Christie's and Phillips Kick Off Spring Auction Season
Christie's Fail sale, staged by the shark-fighting sociopath—I mean the sharp as a spear specialist!—Loic Gouzer, and titled after the Bruce Nauman sculpture Henry Moore Bound to Fail (which sold for nearly $7 million in an edition of nine in the nearly perfect auction), killed it.The enviro-activist shot this mother in the face in his most cohesive and quite brilliant thematic sale to date (of three previous attempts). Of Nauman's cheeky title, I'm reminded of the fact there's probably no shortage that might enjoy seeing me fall on my face, understandably so.

Until the last minute, I was almost banned from the sale (though I had covertly sorted a ticket by proxy). Its not my fault Loic has no sense of humor, we're on the same team and I'm a fan. I got nervous envisioning being escorted out of the proceedings before my peers and considered a pair of plastic glasses with fake nose and mustache like Philippe Ségalot who was said to get professionally made up as an art handler to pre-shop Basel when there was a bum rush to buy art (oh the days). Had I done so, I'd resemble the bite-sized Hitler that was the night's unsuspecting biggest success selling for $17,189,000 against an estimate of $10-15 million. I'd have thought the Hitler might flush down Cattelan's new functional (solid) gold toilet he convinced the Guggenheim to premier. Ségalot's hair by the way epically defies gravity and fluffs like a meringue cake.

At its best, art transcends and belies expectations. I am always learning and appreciative of the fact. Coupled with Jeff Koons floating basketball selling against a guarantee for a total $15,285,000, if those results aren't indicative of a still-crazy robust market, what is?

I'd be remiss not to mention the histrionics of legendary dealer/artist Tony Shafrazi, a libertarian soul few and far between, with a dose of late-in-life Tourette's. From Trojan Horsing the Basel fair a few years ago and staging a one person show of his own art before getting ceremoniously thrown out, he engaged in an ad-hoc heckling commentary with Christie's auctioneer shouting about things being undervalued to more random outbursts; odd but funny. Because of his longtime standing, no one in the room blinks an eye.
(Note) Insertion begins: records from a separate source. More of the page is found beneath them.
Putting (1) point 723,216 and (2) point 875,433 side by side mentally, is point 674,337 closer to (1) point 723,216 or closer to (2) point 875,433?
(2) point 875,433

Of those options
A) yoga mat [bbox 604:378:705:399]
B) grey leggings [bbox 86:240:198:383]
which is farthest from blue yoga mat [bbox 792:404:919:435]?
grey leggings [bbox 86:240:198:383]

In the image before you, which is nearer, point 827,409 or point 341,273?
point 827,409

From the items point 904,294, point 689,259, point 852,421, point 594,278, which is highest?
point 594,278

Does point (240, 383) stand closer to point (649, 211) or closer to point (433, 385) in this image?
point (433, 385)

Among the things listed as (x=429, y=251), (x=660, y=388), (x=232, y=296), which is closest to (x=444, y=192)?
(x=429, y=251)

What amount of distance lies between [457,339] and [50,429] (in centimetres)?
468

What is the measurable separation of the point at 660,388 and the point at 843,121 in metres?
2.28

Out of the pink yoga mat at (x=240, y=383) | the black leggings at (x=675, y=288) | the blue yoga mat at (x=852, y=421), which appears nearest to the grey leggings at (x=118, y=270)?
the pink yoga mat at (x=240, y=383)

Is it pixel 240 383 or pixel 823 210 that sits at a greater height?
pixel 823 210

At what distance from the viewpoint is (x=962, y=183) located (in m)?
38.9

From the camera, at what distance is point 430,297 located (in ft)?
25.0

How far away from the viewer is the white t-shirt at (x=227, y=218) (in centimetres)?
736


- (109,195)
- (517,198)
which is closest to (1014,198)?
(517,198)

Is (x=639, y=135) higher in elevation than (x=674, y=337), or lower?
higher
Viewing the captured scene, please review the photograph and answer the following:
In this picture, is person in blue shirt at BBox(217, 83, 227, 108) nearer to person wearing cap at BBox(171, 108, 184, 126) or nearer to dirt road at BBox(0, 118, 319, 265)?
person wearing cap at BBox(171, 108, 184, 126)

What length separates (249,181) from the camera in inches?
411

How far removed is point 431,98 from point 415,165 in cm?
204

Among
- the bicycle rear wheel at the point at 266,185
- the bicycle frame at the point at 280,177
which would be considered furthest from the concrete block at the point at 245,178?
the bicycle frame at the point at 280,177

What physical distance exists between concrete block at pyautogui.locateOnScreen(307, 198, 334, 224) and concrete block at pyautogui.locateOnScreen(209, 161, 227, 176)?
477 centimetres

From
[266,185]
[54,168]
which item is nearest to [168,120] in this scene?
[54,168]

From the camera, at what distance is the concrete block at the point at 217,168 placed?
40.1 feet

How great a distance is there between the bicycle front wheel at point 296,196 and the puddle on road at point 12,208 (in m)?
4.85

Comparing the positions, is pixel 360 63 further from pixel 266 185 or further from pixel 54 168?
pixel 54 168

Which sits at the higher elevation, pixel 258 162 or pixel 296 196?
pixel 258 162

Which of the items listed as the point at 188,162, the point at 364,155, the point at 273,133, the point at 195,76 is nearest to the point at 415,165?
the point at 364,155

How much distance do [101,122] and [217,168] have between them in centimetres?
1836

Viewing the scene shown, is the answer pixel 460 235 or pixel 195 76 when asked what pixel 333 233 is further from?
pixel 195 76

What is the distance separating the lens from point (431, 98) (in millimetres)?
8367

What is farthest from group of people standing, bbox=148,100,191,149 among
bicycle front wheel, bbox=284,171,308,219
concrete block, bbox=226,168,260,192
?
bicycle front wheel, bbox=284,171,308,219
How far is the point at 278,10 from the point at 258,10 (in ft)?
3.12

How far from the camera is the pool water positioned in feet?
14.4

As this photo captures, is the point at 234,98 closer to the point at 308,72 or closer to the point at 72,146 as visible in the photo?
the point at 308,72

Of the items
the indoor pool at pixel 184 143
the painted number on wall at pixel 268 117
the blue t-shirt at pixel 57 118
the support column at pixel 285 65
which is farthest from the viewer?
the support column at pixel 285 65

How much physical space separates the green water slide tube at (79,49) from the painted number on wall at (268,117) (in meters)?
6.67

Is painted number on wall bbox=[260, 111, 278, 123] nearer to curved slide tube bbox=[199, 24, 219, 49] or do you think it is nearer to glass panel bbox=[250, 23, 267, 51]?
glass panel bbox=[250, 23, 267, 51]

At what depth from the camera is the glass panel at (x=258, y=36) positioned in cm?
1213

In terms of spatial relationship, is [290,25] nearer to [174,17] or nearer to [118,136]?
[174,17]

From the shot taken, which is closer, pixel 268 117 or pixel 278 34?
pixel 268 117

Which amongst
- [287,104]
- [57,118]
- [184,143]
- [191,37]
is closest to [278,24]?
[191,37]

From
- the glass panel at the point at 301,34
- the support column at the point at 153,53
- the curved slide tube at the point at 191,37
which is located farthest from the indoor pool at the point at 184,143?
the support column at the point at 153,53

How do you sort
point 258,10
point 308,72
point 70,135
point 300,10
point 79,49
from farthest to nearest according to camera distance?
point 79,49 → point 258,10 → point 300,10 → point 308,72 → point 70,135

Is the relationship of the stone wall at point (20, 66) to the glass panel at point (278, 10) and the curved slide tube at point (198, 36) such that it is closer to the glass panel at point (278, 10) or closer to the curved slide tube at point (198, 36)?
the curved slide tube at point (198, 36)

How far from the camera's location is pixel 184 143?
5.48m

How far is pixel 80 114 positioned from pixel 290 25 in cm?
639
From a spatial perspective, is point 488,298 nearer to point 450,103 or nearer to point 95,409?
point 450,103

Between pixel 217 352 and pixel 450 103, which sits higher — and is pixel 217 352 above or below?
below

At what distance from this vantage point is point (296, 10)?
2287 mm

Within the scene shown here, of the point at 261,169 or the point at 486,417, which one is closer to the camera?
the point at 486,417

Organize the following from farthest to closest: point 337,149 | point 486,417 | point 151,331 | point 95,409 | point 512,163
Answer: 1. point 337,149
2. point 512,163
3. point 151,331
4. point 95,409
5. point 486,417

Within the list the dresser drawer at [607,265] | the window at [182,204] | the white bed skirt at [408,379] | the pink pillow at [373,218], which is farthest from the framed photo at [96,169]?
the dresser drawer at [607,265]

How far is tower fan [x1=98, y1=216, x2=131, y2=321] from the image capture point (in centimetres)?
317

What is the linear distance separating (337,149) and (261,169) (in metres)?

Phillips had some action on a (very) few things but can only be considered to be playing a different sport than Christie's—and even Sotheby's for that matter—more on that in the next days.

I ended up closing the deal that fortuitously sprang from sitting next to a collector on the plane. In that sense at least, things are still flying high. And a dollop of existential dread can't be all that bad for the art world; it keeps us on the razor's edge. Yes, the scales of the sales were down but so what? I was elated.